Entries from a dataset:
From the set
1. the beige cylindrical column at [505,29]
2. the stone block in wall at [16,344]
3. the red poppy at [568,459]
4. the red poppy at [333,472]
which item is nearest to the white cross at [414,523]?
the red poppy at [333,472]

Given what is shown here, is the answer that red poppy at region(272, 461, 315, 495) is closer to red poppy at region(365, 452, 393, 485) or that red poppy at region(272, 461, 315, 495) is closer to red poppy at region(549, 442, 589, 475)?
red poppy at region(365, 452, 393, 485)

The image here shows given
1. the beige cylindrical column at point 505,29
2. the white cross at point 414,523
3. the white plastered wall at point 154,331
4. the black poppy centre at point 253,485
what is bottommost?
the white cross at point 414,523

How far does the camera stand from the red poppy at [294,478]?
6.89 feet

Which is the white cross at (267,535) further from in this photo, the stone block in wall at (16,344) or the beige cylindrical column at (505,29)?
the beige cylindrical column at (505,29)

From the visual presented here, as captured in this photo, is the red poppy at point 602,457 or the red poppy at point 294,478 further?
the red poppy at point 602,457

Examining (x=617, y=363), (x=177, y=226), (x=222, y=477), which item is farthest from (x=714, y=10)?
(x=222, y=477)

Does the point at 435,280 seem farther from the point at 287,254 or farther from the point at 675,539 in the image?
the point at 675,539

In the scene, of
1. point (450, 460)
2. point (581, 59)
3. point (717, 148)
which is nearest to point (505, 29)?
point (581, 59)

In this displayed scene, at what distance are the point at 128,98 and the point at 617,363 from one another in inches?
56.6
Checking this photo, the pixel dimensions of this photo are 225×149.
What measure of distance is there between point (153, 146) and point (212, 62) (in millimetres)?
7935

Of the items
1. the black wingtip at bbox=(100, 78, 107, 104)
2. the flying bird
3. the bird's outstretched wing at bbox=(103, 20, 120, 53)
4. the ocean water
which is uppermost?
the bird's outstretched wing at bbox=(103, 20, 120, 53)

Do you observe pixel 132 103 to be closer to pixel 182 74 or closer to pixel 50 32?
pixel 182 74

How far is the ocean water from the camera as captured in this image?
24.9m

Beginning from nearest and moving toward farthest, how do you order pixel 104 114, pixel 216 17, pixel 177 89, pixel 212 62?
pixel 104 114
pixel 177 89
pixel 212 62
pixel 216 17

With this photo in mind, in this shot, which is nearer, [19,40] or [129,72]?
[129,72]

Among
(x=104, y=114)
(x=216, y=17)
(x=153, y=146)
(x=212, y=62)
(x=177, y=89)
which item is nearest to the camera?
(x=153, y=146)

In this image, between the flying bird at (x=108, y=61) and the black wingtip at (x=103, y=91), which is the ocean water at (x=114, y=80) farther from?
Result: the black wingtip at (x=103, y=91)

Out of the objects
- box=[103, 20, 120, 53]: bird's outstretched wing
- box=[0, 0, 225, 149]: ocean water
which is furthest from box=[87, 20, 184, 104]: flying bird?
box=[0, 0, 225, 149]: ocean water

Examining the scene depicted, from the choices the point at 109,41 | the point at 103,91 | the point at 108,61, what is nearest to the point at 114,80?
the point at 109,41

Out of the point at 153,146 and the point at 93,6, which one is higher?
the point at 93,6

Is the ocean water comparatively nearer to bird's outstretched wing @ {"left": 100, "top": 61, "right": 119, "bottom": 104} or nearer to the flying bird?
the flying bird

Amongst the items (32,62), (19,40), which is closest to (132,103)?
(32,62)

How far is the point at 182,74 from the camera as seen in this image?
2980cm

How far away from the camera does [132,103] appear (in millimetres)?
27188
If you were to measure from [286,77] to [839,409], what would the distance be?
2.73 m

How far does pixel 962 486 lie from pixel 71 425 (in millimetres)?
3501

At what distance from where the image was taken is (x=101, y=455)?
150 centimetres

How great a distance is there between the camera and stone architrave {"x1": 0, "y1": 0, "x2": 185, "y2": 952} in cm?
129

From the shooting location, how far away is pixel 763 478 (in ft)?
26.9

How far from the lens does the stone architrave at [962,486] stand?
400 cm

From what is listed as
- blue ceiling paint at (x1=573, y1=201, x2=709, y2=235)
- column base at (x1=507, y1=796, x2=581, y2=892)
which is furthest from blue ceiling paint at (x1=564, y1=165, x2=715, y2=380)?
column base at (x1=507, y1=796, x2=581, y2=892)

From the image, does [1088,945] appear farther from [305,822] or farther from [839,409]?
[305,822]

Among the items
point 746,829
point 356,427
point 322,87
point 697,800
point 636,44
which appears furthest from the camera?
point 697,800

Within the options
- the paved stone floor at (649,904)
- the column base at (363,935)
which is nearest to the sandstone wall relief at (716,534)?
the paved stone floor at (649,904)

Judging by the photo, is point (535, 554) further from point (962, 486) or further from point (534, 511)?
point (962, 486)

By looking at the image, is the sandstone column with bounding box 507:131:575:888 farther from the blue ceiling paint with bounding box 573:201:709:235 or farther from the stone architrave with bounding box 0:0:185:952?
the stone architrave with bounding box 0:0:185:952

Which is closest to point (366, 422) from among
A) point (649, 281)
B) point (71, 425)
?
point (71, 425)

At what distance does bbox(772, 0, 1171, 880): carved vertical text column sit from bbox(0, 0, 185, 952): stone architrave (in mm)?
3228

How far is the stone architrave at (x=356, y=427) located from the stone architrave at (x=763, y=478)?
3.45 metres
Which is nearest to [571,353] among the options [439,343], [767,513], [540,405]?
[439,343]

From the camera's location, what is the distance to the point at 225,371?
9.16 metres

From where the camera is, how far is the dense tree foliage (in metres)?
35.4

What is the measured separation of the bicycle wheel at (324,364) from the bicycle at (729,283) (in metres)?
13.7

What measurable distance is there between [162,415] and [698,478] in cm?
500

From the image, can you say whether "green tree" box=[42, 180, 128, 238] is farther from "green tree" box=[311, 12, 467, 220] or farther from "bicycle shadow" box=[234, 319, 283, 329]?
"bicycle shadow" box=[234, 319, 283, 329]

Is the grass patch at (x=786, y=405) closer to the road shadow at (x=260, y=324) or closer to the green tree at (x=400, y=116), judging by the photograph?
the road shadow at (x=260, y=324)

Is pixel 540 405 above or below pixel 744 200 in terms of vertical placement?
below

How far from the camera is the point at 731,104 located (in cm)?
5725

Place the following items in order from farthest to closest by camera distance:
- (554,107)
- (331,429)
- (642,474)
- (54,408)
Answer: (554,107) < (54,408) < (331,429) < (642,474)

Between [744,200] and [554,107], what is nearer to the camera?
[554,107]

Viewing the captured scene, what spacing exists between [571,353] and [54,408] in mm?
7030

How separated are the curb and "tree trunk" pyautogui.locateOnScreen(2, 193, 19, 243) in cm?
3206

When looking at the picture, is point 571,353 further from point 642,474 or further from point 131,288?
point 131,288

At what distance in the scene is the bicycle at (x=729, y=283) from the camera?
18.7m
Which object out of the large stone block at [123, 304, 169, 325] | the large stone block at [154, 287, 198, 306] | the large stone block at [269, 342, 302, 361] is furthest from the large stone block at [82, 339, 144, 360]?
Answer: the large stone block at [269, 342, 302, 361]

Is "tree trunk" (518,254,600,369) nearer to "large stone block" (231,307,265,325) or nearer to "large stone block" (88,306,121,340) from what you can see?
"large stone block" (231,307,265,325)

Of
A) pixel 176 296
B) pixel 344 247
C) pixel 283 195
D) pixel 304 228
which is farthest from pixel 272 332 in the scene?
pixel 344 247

* **Work required**:
Rewrite the records from the line containing "At what distance does" through the line containing "9.16 metres", renaming "stone architrave" to "marble lintel" and leaving everything else unchanged.

* **Response**:
At what distance does bbox(772, 0, 1171, 880): carved vertical text column sit from bbox(0, 0, 185, 952): marble lintel (in mm)?
3228

How far is the marble lintel at (x=356, y=427) located from the marble lintel at (x=763, y=478)?
3.45 metres
Which is nearest to [571,353] among the options [439,343], [767,513], [540,405]?
[439,343]

From the camera's location, what is the distance to the point at 225,371?
9.16 metres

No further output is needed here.